GOVERNMENT VIOLATING RIGHTS
WHEN the government refuses to allow a debate in Parliament about Chinese transgressions into Indian territory or refuses to renew Foreign Contribution Regulation Act (FCRA) licenses to inconvenient NGOs, they are violating fundamental rights. The same is the case when scholarships are cancelled to students from the minority religions in schools. When the law minister tells the judiciary it should curtail its vacations, not hear bail applications or frivolous PILs, the executive is crossing its limits. The signal is clear — the government intends to enact a law to appoint judges.
Constitutional sovereignty was articulated in the Keshavananda Bharati case, when the judges by a seven to six majority ruled certain fundamental rights in the Constitution which were inviolable for all time. This came to be known as the basic structure of the Constitution. Few know the seeds of this “basic structure doctrine” are to be found in the Government of India Act, 1935 which lays down the separation of powers between the executive, legislature and the judiciary.
A singular facet of this basic structure doctrine was judicial independence which is synonymous with preserving the rule of law. This was why the judiciary struck down the National Judicial Commissions Act, 2015 which arose from the 99th amendment to the Constitution. However, this judgment has now been questioned by Vice-President Jagdeep Dhankar and Law Minister Kiren Rijuju, who said the people’s mandate exercised through Parliament could not be overturned by the judiciary.

MISUSING INDEPENDENCE
WITH the greatest respect due to them, they are wrong. This is simply because the judiciary derives its existence from Articles 124 and 217 of the Constitution – not from the people’s mandate which changes with changing circumstances. There is no doubt that the judiciary has misused its independence by appointing judges in secrecy on the specious ground that it knows best what is good for the nation. But by blocking judicial appointments reiterated by the Supreme Court collegium, the government appears to be violating the rule of law by committing contempt.
If we take a cursory look at other countries, the President of the USA appoints Supreme Court judges for life, subject to confirmation by the Senate, while the state governors appoint state judges based on recommendations by a merit commission. The UK too has set up a commission to appoint its judges. In Iraq, sitting judges interview incumbents who have to first pass written and oral tests conducted by a judicial academy, while in Japan, a Supreme Court secretariat appoints subordinate judges, trains and promotes them.

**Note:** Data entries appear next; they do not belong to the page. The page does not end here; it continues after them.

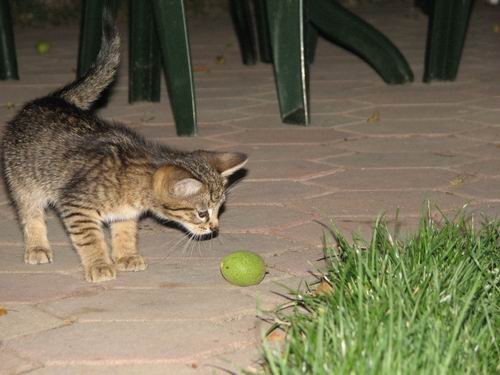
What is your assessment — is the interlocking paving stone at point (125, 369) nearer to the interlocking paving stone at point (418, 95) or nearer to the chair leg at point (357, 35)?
the interlocking paving stone at point (418, 95)

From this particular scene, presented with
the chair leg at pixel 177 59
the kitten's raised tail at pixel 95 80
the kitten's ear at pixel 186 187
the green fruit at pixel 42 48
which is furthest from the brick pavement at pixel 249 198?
the kitten's raised tail at pixel 95 80

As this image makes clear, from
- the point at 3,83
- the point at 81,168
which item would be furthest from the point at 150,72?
the point at 81,168

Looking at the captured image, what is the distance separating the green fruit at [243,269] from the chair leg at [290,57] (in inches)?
104

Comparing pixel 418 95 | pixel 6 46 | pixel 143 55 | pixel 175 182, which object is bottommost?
pixel 418 95

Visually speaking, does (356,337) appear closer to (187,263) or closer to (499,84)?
(187,263)

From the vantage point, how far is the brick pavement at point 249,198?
10.2 ft

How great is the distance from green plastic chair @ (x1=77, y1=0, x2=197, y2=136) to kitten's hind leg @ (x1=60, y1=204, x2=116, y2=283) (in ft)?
6.58

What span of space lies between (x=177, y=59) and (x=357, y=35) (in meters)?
1.86

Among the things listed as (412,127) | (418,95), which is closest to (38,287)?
(412,127)

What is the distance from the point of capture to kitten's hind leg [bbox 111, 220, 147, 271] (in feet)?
12.8

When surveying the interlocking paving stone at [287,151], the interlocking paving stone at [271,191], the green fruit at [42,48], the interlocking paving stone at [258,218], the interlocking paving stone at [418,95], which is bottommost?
the green fruit at [42,48]

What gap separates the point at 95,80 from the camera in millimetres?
4977

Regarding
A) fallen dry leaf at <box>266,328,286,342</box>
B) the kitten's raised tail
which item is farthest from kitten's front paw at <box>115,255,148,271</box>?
the kitten's raised tail

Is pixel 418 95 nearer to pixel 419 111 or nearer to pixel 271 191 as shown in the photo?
pixel 419 111
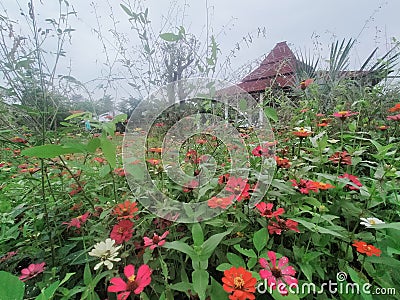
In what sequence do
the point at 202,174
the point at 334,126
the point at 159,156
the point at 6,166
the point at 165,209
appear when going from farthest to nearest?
1. the point at 334,126
2. the point at 6,166
3. the point at 159,156
4. the point at 202,174
5. the point at 165,209

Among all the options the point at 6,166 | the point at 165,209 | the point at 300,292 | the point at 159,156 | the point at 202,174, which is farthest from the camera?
the point at 6,166

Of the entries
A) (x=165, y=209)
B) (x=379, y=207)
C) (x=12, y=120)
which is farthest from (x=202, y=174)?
(x=12, y=120)

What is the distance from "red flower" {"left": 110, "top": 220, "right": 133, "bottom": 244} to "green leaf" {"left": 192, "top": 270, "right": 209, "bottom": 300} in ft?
0.49

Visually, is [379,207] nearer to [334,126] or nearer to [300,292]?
[300,292]

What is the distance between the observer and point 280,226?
48 centimetres

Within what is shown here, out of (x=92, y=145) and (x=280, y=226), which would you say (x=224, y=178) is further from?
(x=92, y=145)

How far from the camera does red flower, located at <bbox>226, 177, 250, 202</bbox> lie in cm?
52

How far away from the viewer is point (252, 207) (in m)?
0.54

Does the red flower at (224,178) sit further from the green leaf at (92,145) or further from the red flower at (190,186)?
the green leaf at (92,145)

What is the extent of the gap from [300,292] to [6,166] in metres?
1.02

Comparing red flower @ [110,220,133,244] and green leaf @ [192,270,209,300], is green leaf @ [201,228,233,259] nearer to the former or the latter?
green leaf @ [192,270,209,300]

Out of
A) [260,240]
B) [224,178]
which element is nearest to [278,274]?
[260,240]

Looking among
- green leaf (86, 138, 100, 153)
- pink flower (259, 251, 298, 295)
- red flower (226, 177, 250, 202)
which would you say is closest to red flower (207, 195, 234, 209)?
red flower (226, 177, 250, 202)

In Germany, their Parliament appoints judges to the Constitutional courts with a supermajority vote of 2/3rd which leads to a partisan judiciary. Obviously, we need to incorporate the best from all these systems without emulating any of them. When the Supreme Court itself admitted the government was not cooperating with it by citing “national security” in the Pegasus spying scandal, the extent of judicial independence was revealed.
This same ploy of “national security” is being used to deny the Opposition information about Chinese aggression along the Line of Actual Control (LAC) in Arunachal Pradesh and the north-east. Nobody wants the government to divulge information about battalion strength, troop movements or their exact location along the LAC. But refusing to divulge whether China has occupied Indian territory in Arunachal Pradesh is a blatant violation of the people’s right to know derived from Constitutional sovereignty.

PROFESS, PRACTICE, PROPAGATE
THE fundamental right to profess, practice and propagate any religion of your choice is guaranteed by Article 25 which is curtailed by public order, morality and health. But by enacting laws forcing those who convert of their own free will to declare to the district magistrate why they did so and denying them reservation benefits, or their children government scholarships, is a violation of Article 25.
The Maharashtra government set up a commission to probe cases of inter-religious marriages, but these are a blatant violation of the right to privacy because citizens are free to choose their life partners irrespective of religion. Brutal murders like Aftab Poonawalla chopping Shraddha Walker in Delhi are an exception but not the rule.
Finally, the judiciary is unable to function impartially because of executive overreach. Until the confrontation between the government and the judiciary ends with a refurbished mechanism to appoint judges, nearly 71,411 cases will await disposal in the Supreme Court violating the right to life and liberty of those facing false cases.